A frosty gust of wind suddenly picked up around her, almost gale-like, forcing her teary eyes closed. Then wop. Something hit her face and fell to the floor. It felt like it had weight to it, but perhaps that was just the wind. She immediately tucked her chin and drew her scarf closer over her face, then opened her eyes and saw something long and glowing faintly by her feet. She picked it up curiously and brought it to the street corner where the wind was less forceful and so she could examine it under the street lights. It looked like … dried molted snake skin! Snake skin?! She blinked. It seemed to glow.
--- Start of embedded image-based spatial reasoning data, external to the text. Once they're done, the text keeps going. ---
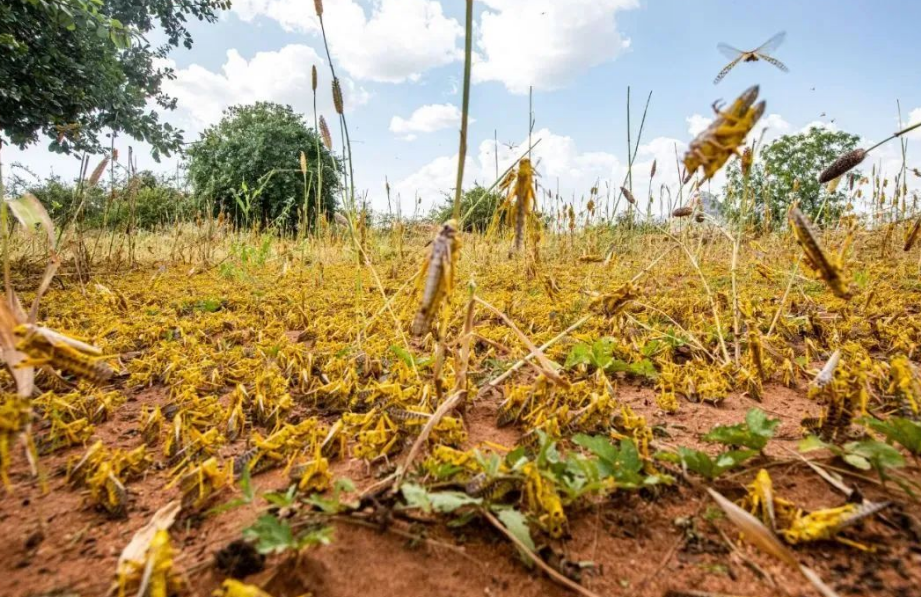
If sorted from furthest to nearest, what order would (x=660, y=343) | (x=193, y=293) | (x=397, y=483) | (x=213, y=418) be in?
1. (x=193, y=293)
2. (x=660, y=343)
3. (x=213, y=418)
4. (x=397, y=483)

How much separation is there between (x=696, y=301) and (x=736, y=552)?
82.0 inches

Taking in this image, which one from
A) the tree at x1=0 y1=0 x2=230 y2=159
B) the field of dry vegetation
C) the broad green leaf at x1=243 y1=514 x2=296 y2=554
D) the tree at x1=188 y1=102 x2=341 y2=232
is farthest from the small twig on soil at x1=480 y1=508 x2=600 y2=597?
the tree at x1=188 y1=102 x2=341 y2=232

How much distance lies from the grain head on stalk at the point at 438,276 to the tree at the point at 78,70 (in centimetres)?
341

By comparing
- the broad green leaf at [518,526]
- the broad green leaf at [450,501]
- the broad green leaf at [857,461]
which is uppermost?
the broad green leaf at [857,461]

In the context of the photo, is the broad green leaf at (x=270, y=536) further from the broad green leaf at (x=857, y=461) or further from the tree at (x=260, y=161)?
the tree at (x=260, y=161)

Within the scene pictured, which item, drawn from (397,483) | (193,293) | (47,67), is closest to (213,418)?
(397,483)

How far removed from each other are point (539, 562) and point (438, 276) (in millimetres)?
447

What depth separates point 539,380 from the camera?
1126 mm

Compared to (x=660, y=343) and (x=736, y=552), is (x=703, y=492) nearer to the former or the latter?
(x=736, y=552)

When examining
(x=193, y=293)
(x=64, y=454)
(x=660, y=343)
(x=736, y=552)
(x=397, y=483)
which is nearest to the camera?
(x=736, y=552)

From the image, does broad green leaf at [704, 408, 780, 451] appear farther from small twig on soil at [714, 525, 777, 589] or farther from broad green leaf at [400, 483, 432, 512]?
broad green leaf at [400, 483, 432, 512]

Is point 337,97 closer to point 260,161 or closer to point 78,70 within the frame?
point 78,70

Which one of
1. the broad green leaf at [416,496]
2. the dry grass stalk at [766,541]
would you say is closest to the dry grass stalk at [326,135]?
the broad green leaf at [416,496]

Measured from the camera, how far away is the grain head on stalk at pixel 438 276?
0.70 m
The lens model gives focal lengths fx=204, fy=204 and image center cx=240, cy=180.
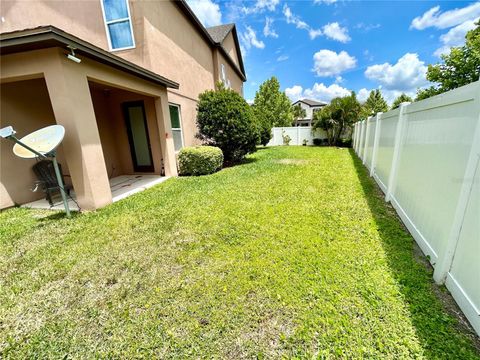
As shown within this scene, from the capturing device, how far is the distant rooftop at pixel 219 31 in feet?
48.3

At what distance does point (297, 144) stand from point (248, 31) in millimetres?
11753

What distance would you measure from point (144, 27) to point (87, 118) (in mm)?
4764

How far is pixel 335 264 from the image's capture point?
2707 mm

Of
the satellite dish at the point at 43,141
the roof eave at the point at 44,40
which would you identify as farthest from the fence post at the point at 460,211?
the roof eave at the point at 44,40

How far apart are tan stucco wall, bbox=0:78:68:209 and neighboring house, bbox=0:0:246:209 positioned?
22 mm

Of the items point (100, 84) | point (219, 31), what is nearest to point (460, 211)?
point (100, 84)

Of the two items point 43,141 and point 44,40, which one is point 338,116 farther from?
point 43,141

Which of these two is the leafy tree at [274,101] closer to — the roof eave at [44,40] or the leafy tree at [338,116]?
the leafy tree at [338,116]

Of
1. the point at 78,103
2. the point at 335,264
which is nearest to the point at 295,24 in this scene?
the point at 78,103

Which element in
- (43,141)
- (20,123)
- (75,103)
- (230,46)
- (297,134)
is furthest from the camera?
(297,134)

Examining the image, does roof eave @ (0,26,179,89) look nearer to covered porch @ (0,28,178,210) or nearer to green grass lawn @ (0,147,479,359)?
covered porch @ (0,28,178,210)

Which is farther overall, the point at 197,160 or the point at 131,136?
the point at 131,136

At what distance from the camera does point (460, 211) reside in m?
1.98

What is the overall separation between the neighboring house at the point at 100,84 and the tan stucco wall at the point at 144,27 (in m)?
0.03
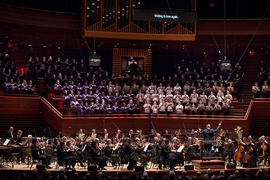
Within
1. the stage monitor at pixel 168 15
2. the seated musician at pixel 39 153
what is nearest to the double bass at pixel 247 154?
the seated musician at pixel 39 153

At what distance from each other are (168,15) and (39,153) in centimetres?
1066

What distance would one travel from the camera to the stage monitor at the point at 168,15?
68.9ft

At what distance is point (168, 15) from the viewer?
21281mm

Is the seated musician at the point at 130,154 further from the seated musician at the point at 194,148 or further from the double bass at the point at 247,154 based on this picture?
the double bass at the point at 247,154

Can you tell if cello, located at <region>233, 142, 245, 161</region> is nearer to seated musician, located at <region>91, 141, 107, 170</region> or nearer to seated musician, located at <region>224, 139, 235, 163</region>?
seated musician, located at <region>224, 139, 235, 163</region>

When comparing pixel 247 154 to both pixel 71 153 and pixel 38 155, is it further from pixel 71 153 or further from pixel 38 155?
pixel 38 155

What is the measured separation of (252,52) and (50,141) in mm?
13958

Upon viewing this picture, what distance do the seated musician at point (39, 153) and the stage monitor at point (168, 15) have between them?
9480 millimetres

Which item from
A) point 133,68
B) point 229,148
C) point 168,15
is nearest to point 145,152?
point 229,148

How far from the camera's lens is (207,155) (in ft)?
46.2

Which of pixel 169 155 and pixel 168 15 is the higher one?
pixel 168 15

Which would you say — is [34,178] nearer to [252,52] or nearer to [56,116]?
[56,116]

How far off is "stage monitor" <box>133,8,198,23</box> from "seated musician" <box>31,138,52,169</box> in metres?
9.48

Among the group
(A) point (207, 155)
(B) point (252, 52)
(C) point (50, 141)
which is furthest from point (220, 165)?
(B) point (252, 52)
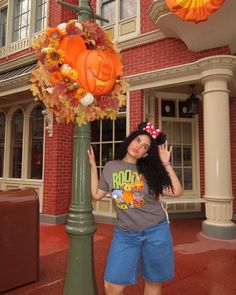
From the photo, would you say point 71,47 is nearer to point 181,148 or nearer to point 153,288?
point 153,288

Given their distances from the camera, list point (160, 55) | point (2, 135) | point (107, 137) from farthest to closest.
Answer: point (2, 135) < point (107, 137) < point (160, 55)

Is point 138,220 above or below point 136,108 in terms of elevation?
below

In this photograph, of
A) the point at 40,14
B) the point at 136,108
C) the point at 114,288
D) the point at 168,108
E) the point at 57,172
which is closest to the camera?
the point at 114,288

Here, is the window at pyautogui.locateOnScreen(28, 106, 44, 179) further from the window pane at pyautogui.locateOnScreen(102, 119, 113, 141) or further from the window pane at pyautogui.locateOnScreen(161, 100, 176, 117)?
the window pane at pyautogui.locateOnScreen(161, 100, 176, 117)

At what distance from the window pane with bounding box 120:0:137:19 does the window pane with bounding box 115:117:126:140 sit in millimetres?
2680

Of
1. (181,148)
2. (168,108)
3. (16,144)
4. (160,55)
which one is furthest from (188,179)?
(16,144)

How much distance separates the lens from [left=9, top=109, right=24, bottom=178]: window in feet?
28.1

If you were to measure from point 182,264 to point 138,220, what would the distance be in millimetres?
2378

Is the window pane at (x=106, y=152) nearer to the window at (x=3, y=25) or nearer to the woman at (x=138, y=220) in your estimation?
the woman at (x=138, y=220)

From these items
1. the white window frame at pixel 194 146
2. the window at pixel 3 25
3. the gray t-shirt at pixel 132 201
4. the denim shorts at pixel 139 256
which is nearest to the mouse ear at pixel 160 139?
the gray t-shirt at pixel 132 201

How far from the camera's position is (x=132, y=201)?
7.32 ft

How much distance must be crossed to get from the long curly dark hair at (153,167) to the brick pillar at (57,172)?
15.8 ft

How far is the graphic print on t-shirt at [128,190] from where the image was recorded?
2.23m

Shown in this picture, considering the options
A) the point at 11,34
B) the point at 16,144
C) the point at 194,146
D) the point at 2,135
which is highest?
the point at 11,34
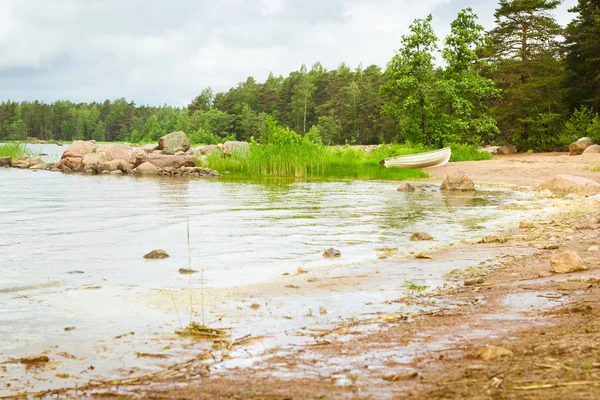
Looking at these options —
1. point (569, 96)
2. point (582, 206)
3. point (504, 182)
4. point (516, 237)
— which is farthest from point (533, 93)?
point (516, 237)

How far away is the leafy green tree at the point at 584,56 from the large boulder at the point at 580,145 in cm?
406

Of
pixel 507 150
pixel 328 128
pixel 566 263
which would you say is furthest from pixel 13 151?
pixel 328 128

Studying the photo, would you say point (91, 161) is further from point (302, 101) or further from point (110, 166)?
point (302, 101)

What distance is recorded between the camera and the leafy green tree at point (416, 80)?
35.5 metres

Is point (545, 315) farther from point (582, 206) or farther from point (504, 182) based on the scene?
point (504, 182)

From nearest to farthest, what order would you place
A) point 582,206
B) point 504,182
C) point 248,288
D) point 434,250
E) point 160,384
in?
point 160,384, point 248,288, point 434,250, point 582,206, point 504,182

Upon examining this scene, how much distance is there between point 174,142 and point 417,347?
38360mm

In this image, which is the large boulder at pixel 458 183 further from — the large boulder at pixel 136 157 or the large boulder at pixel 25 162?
the large boulder at pixel 25 162

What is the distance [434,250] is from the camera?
30.1ft

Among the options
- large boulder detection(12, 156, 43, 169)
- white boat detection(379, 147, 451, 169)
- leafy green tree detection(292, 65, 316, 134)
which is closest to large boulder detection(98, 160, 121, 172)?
large boulder detection(12, 156, 43, 169)

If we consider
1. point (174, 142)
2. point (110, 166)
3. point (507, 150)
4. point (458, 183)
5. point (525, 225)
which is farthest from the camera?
point (507, 150)

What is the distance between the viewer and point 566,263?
6.34 m

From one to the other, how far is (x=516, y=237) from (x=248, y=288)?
18.2 feet

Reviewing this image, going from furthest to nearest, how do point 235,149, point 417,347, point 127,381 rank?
point 235,149 < point 417,347 < point 127,381
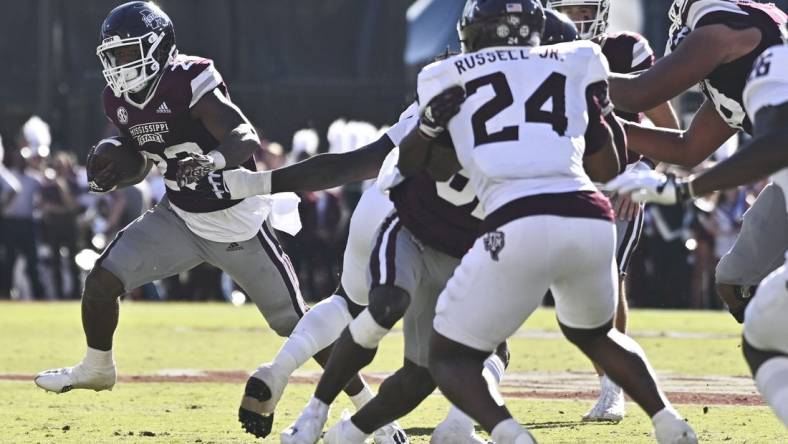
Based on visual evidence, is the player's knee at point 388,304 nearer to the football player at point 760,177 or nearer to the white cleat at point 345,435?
the white cleat at point 345,435

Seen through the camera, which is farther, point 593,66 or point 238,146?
point 238,146

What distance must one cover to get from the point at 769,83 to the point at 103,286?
3316 millimetres

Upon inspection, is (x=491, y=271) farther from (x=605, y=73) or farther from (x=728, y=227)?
(x=728, y=227)

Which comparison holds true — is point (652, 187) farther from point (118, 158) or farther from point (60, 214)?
point (60, 214)

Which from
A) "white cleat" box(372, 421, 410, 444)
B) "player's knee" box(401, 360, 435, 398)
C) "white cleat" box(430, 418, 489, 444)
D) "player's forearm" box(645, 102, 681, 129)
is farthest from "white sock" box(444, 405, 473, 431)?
"player's forearm" box(645, 102, 681, 129)

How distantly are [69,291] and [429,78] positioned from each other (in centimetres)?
1392

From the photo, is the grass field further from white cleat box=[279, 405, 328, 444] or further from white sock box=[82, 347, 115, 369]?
white cleat box=[279, 405, 328, 444]

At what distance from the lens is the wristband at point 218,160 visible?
21.4 feet

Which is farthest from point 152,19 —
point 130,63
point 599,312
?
point 599,312

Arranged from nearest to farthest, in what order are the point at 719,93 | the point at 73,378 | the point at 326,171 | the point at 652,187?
the point at 652,187 < the point at 326,171 < the point at 719,93 < the point at 73,378

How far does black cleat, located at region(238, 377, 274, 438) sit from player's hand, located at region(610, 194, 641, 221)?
2.15 m

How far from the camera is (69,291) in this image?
60.8 ft

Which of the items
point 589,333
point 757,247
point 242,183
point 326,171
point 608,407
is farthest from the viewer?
point 608,407

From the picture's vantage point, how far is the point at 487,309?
5055 millimetres
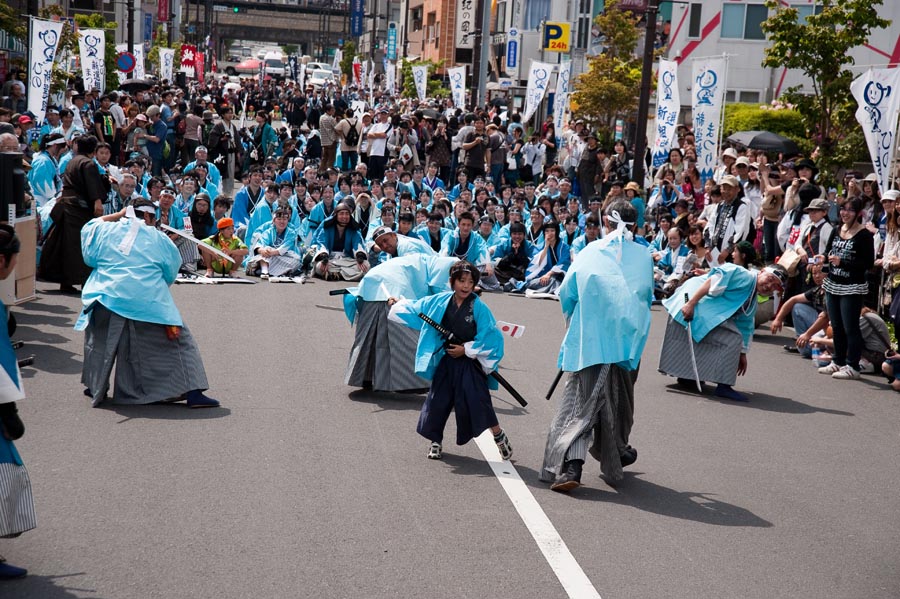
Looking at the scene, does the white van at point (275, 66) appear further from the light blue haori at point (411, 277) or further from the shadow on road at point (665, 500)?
the shadow on road at point (665, 500)

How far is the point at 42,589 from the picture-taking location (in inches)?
191

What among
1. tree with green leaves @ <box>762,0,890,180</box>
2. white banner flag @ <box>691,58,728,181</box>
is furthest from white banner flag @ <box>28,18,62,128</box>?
tree with green leaves @ <box>762,0,890,180</box>

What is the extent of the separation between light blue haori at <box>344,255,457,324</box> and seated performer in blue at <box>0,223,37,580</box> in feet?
13.2

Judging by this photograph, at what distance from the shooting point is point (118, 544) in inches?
212

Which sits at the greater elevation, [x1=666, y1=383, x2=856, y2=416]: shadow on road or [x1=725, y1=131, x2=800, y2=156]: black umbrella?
[x1=725, y1=131, x2=800, y2=156]: black umbrella

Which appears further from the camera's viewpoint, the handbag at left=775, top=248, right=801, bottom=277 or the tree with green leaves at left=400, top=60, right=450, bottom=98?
the tree with green leaves at left=400, top=60, right=450, bottom=98

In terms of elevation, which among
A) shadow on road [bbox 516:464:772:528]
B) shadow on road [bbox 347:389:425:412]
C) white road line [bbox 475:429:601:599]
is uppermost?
white road line [bbox 475:429:601:599]

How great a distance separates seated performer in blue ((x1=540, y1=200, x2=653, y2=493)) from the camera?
22.2 ft

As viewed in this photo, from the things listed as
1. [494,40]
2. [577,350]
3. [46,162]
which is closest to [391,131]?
[46,162]

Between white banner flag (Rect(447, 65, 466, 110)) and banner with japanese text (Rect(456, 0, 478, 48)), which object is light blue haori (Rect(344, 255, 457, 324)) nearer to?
white banner flag (Rect(447, 65, 466, 110))

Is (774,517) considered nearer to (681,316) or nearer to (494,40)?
(681,316)

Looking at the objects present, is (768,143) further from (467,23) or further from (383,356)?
(467,23)

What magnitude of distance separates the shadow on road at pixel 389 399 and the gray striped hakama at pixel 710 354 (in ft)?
8.33

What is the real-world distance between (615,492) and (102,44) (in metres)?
21.5
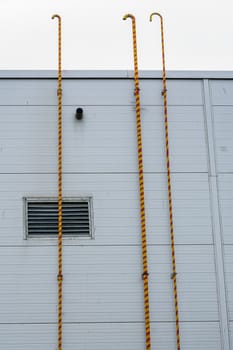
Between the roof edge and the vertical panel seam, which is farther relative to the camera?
the roof edge

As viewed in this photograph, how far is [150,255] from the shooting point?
988cm

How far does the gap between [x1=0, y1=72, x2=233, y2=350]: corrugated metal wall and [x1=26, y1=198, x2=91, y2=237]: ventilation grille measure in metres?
0.12

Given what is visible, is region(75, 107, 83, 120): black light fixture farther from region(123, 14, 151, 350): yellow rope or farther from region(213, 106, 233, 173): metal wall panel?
region(213, 106, 233, 173): metal wall panel

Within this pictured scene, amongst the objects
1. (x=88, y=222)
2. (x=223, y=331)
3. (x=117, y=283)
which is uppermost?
(x=88, y=222)

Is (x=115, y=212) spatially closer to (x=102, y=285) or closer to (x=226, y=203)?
(x=102, y=285)

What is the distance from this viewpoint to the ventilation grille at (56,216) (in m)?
9.98

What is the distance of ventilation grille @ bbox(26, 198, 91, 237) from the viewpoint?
998 centimetres

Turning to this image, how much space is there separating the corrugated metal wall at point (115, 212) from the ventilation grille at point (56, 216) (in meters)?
0.12

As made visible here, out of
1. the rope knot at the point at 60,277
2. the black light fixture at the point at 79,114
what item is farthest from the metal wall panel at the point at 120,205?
the black light fixture at the point at 79,114

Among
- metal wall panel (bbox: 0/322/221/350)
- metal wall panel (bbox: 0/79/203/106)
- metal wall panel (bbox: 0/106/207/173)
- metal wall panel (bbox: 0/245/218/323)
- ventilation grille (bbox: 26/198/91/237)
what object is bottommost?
metal wall panel (bbox: 0/322/221/350)

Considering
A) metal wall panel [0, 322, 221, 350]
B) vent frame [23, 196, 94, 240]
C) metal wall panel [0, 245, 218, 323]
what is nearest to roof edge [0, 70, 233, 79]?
vent frame [23, 196, 94, 240]

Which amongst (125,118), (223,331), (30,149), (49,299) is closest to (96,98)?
(125,118)

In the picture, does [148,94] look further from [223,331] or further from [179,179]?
[223,331]

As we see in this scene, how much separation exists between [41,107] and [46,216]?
1.43m
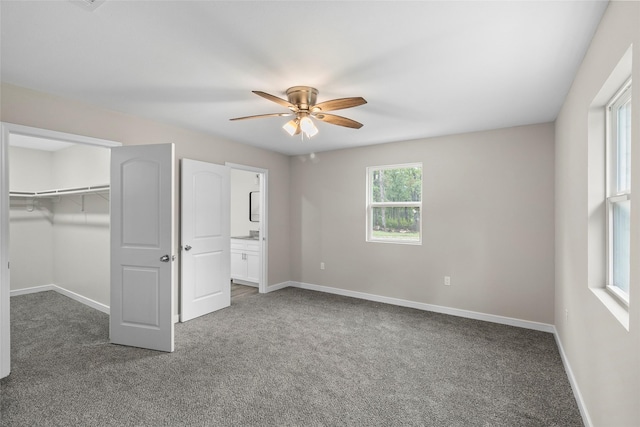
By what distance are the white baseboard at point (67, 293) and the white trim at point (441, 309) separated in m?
2.95

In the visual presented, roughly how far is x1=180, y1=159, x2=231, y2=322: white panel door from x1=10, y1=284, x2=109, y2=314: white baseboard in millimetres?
1258

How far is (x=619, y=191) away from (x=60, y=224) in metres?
6.89

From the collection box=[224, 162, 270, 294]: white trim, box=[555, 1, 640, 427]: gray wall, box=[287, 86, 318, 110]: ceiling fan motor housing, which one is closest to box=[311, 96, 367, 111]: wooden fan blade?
box=[287, 86, 318, 110]: ceiling fan motor housing

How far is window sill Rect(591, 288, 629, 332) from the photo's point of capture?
4.94 ft

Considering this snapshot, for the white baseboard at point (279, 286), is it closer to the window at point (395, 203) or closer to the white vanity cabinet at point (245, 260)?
the white vanity cabinet at point (245, 260)

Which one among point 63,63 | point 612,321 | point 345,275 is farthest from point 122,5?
point 345,275

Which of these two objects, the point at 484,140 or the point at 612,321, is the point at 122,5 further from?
the point at 484,140

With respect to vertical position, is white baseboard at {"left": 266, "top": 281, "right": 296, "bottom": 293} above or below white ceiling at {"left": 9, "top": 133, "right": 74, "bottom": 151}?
below

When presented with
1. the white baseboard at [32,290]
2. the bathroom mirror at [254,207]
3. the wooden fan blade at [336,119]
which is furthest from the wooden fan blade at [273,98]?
the white baseboard at [32,290]

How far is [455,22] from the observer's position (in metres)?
1.83

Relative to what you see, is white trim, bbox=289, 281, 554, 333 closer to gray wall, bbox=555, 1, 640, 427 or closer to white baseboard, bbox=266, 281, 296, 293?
white baseboard, bbox=266, 281, 296, 293

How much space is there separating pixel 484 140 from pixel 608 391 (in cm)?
313

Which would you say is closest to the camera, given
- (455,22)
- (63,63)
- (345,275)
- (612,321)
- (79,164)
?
(612,321)

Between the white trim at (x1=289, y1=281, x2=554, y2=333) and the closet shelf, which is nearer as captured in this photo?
the white trim at (x1=289, y1=281, x2=554, y2=333)
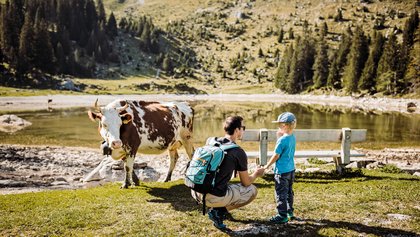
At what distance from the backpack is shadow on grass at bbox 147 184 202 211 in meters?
2.79

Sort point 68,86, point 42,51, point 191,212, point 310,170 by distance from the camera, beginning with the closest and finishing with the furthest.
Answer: point 191,212
point 310,170
point 68,86
point 42,51

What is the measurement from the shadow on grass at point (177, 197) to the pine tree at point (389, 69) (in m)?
94.5

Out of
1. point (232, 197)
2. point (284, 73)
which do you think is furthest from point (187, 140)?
point (284, 73)

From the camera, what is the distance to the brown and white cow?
1138cm

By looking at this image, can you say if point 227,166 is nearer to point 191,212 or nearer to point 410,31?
point 191,212

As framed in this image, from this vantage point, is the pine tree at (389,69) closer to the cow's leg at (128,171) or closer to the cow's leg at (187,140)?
the cow's leg at (187,140)

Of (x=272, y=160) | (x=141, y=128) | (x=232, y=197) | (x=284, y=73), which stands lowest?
(x=232, y=197)

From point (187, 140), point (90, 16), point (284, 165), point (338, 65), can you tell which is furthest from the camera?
point (90, 16)

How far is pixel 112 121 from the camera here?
11328 millimetres

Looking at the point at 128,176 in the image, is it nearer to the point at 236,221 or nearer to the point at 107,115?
the point at 107,115

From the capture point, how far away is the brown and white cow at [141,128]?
1138 centimetres

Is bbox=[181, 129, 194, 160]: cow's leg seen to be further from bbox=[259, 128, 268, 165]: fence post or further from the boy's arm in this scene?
the boy's arm

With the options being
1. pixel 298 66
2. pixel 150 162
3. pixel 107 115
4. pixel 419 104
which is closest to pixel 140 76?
pixel 298 66

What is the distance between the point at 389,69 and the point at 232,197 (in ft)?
332
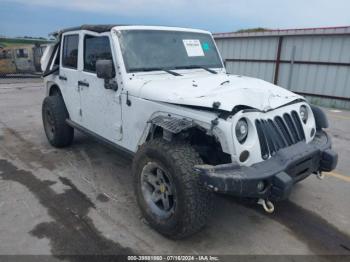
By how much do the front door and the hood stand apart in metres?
0.65

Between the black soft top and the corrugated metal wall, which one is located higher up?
the black soft top

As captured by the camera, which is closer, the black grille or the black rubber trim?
the black grille

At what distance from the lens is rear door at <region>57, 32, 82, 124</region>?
4658 millimetres

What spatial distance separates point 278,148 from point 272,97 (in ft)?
1.85

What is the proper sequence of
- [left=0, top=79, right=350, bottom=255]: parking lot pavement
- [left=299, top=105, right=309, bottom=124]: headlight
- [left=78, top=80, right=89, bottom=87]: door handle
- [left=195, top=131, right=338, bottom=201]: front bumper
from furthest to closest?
[left=78, top=80, right=89, bottom=87]: door handle → [left=299, top=105, right=309, bottom=124]: headlight → [left=0, top=79, right=350, bottom=255]: parking lot pavement → [left=195, top=131, right=338, bottom=201]: front bumper

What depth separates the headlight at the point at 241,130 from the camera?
2.68m

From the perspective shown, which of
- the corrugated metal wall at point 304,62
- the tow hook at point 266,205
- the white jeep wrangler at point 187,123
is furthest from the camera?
the corrugated metal wall at point 304,62

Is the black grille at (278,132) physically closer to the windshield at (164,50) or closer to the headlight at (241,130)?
the headlight at (241,130)

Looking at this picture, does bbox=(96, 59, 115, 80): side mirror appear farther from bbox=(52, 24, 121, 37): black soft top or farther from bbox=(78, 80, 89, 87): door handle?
bbox=(78, 80, 89, 87): door handle

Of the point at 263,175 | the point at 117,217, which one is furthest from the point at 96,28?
the point at 263,175

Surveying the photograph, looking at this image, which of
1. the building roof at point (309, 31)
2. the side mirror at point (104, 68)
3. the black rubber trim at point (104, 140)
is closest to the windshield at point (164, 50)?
the side mirror at point (104, 68)

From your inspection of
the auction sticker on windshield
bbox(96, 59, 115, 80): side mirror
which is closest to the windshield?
the auction sticker on windshield

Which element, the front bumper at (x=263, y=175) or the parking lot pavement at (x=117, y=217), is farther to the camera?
the parking lot pavement at (x=117, y=217)

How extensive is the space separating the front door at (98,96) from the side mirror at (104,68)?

She caressed the smooth, hardened texture of this organic remnant in her hands. She found herself wondering about the snake that had once been protected by this now leathery dermis, until it outgrew it. The snake outgrew its skin. The skin outgrew its purpose and got replaced. Much like … herself. Who she thought she was no longer fit. She needed to create a new Self that was not mired in self-pity, guilt, and self-imposed isolation. But how would she start? Old habits die hard. How does one teach an old dog new tricks?
Bewildered, the wind suddenly picked up again, and as quickly as it had appeared, the molted skin was whisked from her hands. Her eyes peered into the darkening sky to see where it had blown off to, but all she saw was a flash of a twinkle.
Then, her phone rang.
It was Tania.
“Hey Tania!” Maria managed, brightly.
“Maria!!!” came an enthusiastic sing-song voice on the other end. “It’s been too looooooong!”
Maria surprised herself as she smiled with an ease she had not felt in a long time. Her shoulders relaxed and her words flowed. She walked and they talked, and on the way home she threw the cigarettes into some bush.